Modernisation de la flotte, partage des eaux et gestion de la ressource: les pêcheurs sont réunis jeudi et vendredi pour leurs assises à Cherbourg, en Normandie, pour débattre de l’avenir du secteur, récemment bousculé par la flambée des prix du carburant.
Si l’annonce d’un accord au Moyen-Orient laisse espérer un reflux net des cours du gazole marin, la filière a souffert de la hausse brutale des prix, contraignant nombre d’armateurs à réduire leur activité, le carburant représentant jusqu’à 60% du chiffre d’affaires pour les armateurs en avril-mai.
Une nouvelle crise qui montre, une fois encore, « l’urgence » de s’attaquer au « renouvellement de la flotte ». Et pour « avoir des outils à la hauteur face au changement climatique, il faut un soutien financier de l’Europe et de l’Etat », a déclaré Olivier Le Nézet, président du comité national des pêches à la tribune de la Cité de la mer de Cherbourg.
La France, qui possède le deuxième espace maritime au monde derrière les Etats-Unis, se situe au 6e rang européen pour le nombre de navires de pêche et au 2e rang pour la puissance embarquées (en kilowatt).

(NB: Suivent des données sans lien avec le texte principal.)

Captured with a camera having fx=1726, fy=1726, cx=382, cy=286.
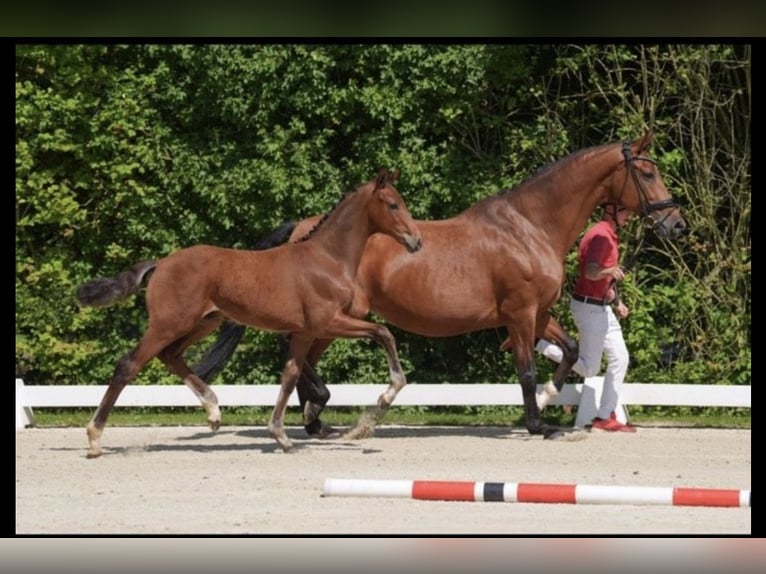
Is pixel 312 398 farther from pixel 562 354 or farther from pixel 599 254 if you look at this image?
pixel 599 254

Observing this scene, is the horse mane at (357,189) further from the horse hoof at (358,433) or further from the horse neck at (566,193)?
the horse hoof at (358,433)

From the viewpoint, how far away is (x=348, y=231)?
10.1 meters

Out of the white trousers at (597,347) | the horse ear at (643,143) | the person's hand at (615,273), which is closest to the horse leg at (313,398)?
the white trousers at (597,347)

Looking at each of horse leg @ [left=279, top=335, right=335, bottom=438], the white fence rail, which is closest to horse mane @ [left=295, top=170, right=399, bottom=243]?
horse leg @ [left=279, top=335, right=335, bottom=438]

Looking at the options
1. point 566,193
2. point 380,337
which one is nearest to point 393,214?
point 380,337

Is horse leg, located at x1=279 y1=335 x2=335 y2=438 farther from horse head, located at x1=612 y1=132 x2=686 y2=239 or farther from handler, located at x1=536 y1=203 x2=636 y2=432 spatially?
horse head, located at x1=612 y1=132 x2=686 y2=239

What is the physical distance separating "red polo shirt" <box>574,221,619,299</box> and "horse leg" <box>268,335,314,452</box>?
2057 mm

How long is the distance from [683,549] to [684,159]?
701cm

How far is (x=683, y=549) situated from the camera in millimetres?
7398

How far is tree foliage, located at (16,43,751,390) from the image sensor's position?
45.2ft

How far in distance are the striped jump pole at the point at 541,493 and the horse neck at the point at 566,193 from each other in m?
3.26
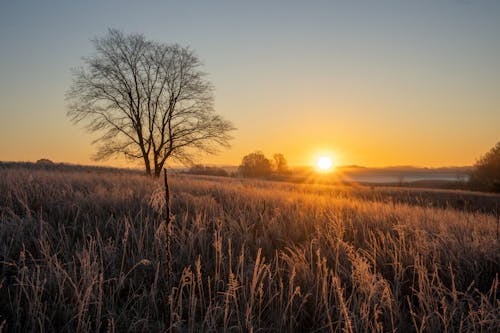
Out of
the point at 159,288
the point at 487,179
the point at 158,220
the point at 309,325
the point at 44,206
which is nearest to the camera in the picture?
the point at 309,325

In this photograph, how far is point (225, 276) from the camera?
272 cm

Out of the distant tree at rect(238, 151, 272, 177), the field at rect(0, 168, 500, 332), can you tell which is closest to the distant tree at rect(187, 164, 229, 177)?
the distant tree at rect(238, 151, 272, 177)

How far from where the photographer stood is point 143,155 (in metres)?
21.4

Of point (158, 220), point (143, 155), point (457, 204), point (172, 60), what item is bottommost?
point (457, 204)

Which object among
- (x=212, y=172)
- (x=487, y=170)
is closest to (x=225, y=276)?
(x=487, y=170)

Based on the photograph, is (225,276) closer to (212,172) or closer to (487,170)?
(487,170)

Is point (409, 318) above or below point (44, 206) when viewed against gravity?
below

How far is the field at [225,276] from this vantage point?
2.04m

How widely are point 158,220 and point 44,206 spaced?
168 cm

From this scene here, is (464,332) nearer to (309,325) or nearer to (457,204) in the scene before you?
(309,325)

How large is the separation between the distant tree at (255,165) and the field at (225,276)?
73201mm

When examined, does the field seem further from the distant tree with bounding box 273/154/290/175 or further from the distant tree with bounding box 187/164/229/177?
the distant tree with bounding box 273/154/290/175

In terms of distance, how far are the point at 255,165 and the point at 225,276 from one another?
79866 mm

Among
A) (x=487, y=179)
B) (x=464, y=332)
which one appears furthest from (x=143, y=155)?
(x=487, y=179)
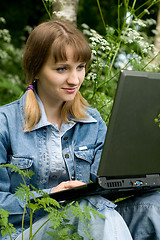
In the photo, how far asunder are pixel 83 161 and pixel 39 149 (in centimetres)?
26

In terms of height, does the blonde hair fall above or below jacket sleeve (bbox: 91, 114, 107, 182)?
above

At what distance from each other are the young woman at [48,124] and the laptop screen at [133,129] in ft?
1.48

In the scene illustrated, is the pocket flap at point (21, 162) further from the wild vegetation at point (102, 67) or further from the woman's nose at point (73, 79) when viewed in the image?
the woman's nose at point (73, 79)

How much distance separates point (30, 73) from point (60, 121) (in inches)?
12.0

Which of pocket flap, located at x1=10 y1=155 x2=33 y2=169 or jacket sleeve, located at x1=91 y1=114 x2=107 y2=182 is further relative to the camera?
jacket sleeve, located at x1=91 y1=114 x2=107 y2=182

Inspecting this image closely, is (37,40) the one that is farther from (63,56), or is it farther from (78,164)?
(78,164)

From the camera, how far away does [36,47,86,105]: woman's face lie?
200 cm

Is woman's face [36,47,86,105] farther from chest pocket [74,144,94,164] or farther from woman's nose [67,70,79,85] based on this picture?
chest pocket [74,144,94,164]

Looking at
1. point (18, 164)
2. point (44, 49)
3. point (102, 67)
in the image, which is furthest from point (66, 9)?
point (18, 164)

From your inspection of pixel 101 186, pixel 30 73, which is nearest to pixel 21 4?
pixel 30 73

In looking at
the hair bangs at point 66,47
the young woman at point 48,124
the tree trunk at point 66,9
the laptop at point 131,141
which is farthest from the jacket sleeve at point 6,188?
the tree trunk at point 66,9

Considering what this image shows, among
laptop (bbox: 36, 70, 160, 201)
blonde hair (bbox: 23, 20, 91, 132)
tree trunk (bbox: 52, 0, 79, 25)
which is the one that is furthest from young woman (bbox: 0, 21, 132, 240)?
tree trunk (bbox: 52, 0, 79, 25)

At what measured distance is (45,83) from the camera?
2.07m

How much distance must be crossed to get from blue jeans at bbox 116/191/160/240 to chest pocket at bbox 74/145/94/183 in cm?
35
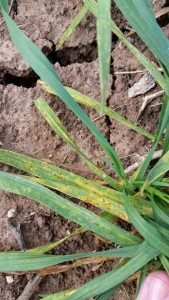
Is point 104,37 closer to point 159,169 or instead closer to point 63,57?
point 159,169

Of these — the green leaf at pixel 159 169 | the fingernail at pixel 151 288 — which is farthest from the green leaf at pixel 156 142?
the fingernail at pixel 151 288

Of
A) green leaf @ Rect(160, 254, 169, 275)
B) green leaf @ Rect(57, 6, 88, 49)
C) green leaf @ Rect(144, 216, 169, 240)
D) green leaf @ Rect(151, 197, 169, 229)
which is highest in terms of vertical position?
green leaf @ Rect(57, 6, 88, 49)

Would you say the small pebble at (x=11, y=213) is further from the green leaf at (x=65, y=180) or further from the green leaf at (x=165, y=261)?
the green leaf at (x=165, y=261)

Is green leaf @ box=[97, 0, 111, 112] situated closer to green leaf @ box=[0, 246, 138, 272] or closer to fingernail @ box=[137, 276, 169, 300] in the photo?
green leaf @ box=[0, 246, 138, 272]

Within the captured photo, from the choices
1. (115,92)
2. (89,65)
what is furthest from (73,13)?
(115,92)

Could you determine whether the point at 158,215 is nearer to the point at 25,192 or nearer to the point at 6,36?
the point at 25,192

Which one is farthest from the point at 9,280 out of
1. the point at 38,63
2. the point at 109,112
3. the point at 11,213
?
the point at 38,63

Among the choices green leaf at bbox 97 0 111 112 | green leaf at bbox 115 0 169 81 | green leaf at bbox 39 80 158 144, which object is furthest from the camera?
green leaf at bbox 39 80 158 144

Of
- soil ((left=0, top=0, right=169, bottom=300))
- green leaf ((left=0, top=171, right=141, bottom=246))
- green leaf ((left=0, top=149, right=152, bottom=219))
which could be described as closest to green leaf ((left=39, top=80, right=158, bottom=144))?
soil ((left=0, top=0, right=169, bottom=300))
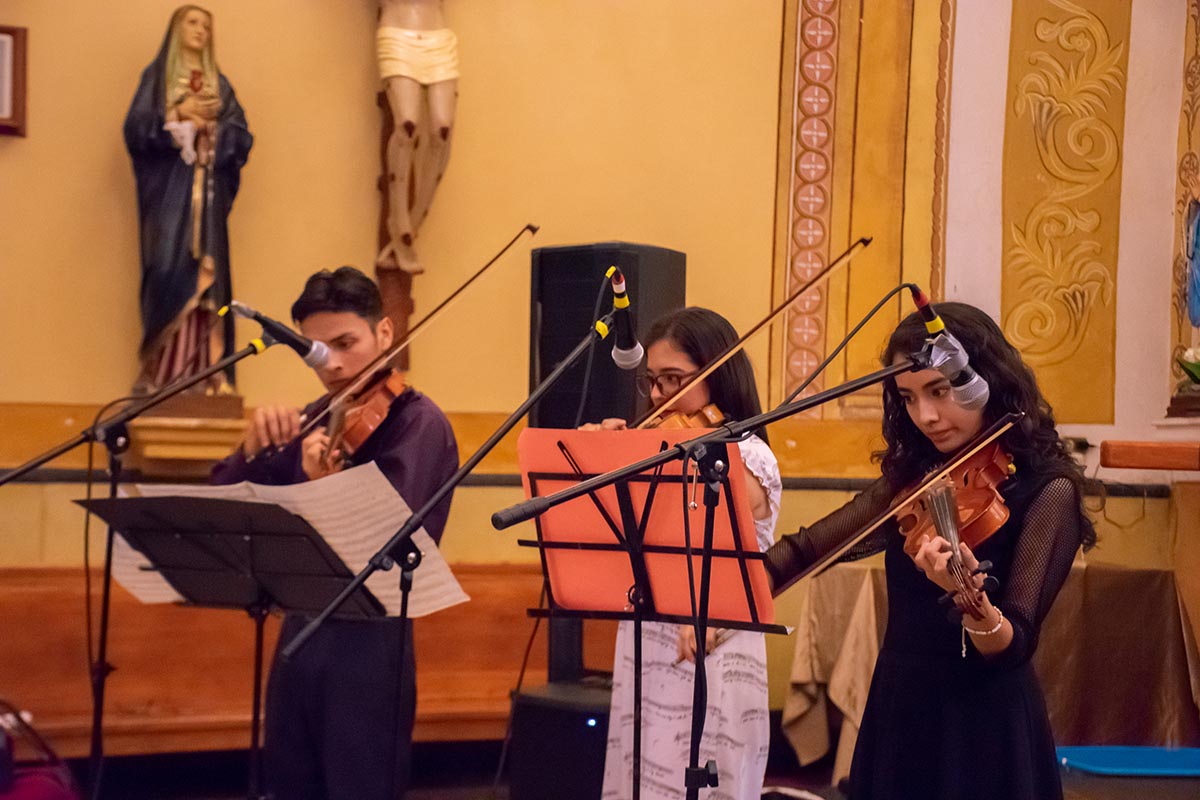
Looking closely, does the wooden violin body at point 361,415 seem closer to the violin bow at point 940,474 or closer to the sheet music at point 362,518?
the sheet music at point 362,518

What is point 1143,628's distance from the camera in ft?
14.0

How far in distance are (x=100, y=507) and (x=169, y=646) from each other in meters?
1.99

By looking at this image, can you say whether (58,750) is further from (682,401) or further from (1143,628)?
(1143,628)

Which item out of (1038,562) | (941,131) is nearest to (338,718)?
(1038,562)

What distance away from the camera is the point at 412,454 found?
251 centimetres

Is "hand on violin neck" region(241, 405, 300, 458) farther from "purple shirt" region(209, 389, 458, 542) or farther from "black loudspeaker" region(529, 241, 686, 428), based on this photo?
"black loudspeaker" region(529, 241, 686, 428)

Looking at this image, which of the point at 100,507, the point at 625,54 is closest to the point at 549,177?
the point at 625,54

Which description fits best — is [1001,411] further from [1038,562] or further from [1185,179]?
[1185,179]

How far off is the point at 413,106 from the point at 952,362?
2861mm

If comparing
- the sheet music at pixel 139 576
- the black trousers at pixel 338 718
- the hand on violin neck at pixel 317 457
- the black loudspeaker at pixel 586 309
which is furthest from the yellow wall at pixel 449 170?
the black trousers at pixel 338 718

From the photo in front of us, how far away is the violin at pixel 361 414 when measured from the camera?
2555mm

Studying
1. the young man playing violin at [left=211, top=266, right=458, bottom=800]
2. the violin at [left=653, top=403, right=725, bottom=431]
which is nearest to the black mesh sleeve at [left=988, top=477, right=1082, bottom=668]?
the violin at [left=653, top=403, right=725, bottom=431]

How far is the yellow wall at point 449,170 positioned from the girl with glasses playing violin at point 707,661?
2.16m

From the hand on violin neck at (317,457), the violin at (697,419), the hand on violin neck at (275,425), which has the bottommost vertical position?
the hand on violin neck at (317,457)
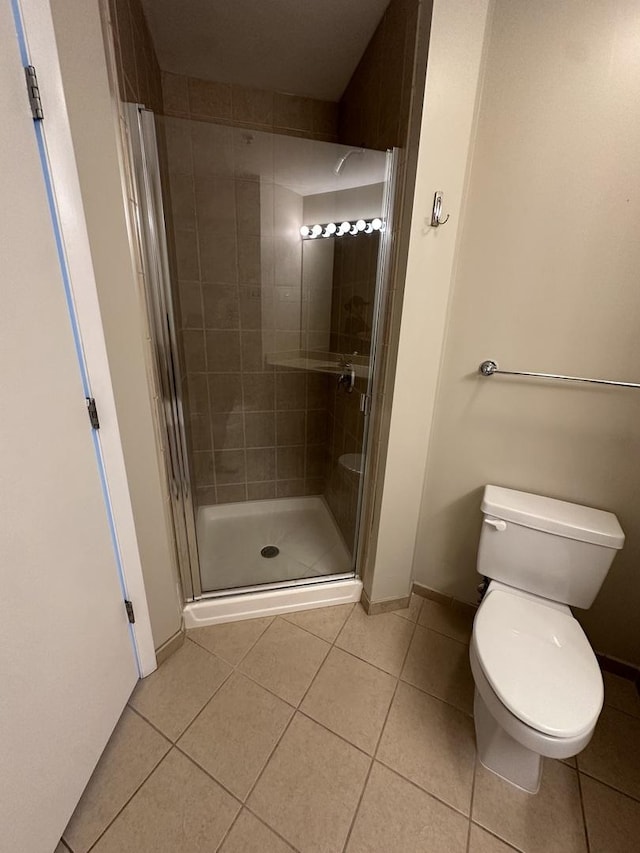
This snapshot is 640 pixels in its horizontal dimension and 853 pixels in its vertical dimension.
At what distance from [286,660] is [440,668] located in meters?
0.63

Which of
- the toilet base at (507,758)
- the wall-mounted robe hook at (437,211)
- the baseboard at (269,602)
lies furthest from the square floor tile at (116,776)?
the wall-mounted robe hook at (437,211)

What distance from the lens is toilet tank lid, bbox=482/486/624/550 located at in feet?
3.80

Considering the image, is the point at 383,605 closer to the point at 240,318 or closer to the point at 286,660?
the point at 286,660

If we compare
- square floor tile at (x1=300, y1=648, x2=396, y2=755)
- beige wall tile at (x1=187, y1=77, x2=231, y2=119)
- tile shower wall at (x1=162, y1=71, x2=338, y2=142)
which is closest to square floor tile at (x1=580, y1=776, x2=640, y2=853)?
square floor tile at (x1=300, y1=648, x2=396, y2=755)

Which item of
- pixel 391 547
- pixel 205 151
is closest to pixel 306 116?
pixel 205 151

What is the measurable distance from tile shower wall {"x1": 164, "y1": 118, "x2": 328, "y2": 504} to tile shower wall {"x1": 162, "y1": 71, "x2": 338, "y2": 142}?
0.27 meters

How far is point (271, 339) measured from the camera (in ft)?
6.79

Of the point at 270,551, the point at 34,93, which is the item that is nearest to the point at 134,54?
the point at 34,93

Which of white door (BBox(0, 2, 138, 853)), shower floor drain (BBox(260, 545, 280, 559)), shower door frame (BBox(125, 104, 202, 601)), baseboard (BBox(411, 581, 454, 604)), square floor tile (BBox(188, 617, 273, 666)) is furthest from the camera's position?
shower floor drain (BBox(260, 545, 280, 559))

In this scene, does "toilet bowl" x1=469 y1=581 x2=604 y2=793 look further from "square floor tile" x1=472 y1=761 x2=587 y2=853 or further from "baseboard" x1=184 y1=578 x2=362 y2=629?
"baseboard" x1=184 y1=578 x2=362 y2=629

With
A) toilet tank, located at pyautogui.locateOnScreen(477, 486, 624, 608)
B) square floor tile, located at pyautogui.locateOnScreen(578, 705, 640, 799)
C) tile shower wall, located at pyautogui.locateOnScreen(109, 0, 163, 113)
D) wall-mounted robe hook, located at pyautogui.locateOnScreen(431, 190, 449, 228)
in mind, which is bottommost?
square floor tile, located at pyautogui.locateOnScreen(578, 705, 640, 799)

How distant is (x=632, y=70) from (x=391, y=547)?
175 cm

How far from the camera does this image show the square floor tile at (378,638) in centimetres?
144

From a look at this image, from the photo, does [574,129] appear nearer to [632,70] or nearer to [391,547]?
[632,70]
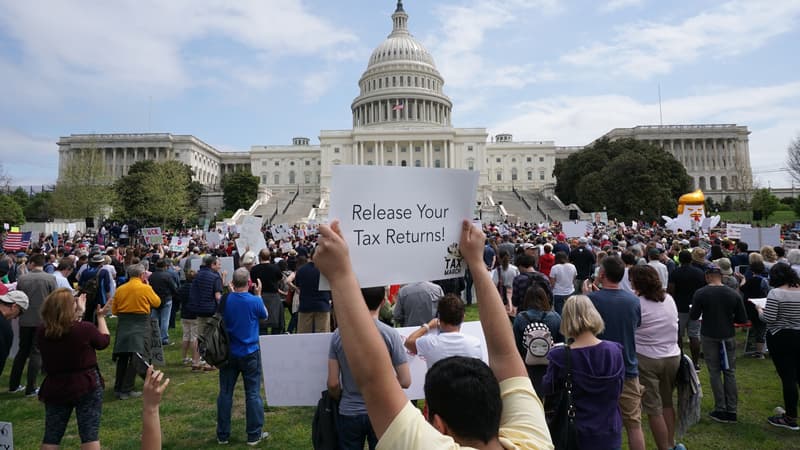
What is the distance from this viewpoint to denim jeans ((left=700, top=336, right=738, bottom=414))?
19.1 ft

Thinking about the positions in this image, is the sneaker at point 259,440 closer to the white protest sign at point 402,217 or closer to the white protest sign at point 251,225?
the white protest sign at point 402,217

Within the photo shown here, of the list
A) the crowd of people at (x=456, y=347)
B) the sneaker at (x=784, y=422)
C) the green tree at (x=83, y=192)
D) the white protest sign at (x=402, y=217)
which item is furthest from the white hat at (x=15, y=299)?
the green tree at (x=83, y=192)

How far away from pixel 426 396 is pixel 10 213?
49.0m

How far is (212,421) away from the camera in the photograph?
6.01 meters

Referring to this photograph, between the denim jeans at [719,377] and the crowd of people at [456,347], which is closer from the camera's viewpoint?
the crowd of people at [456,347]

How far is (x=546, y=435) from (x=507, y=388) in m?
0.21

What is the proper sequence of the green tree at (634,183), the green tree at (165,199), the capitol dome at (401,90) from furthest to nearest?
the capitol dome at (401,90) → the green tree at (634,183) → the green tree at (165,199)

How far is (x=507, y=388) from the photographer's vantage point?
72.6 inches

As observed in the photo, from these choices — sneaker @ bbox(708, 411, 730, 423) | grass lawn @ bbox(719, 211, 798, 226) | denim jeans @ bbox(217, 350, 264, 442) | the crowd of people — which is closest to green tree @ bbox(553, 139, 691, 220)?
grass lawn @ bbox(719, 211, 798, 226)

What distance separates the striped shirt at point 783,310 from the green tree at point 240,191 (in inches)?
2629

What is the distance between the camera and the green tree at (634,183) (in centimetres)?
4416

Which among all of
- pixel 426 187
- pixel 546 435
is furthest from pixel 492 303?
pixel 426 187

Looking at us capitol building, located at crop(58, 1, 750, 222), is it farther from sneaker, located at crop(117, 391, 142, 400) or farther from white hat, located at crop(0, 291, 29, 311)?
white hat, located at crop(0, 291, 29, 311)

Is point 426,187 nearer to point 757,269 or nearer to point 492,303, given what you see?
point 492,303
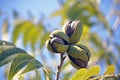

Mais derrière cette façade prestigieuse se déploie une armada de petits bateaux côtiers – 87% de la flotte est composée de navires de moins de 12 mètres – de plus de 30 ans, pilotés par des équipages vieillissants, dans l’attente de mesures pour se moderniser et se décarboner.
Pour se réformer, la pêche française « a besoin de stabilité », martèle Olivier Le Nézet. Il rappelle que le secteur se remet à peine du Brexit et demeure dans l’incertitude quant à une éventuelle nouvelle période de fermeture temporaire du Golfe de Gascogne en 2027 pour lutter contre les captures accidentelles de dauphins.
– « Pillage systématique » –
La 16e édition des assises de la pêche, organisée par Ouest-France et Le Marin, se tient dans une région où la lutte a été âpre pour la défense des droits historiques des pêcheurs français dans les eaux britanniques.
Sur toute la façade de la Manche, la question du partage de l’espace est particulièrement aiguë, entre activités de pêche, chantiers éoliens, aires marines protégées, transports, etc.
Les professionnels normands, qui défendent la pêche artisanale, « pas délocalisable », réclament avec force de voir la bande côtière française des 12 milles nautiques interdite aux navires de plus de 25 mètres, qui font la quasi-totalité de leur chiffre d’affaire au-delà des 12 milles.
Le président du comité régional normand, Dimitri Rogoff, décrit une concurrence terrible entre armements dans la Manche, « une des plus petites mers du monde, coupée en deux depuis le Brexit ».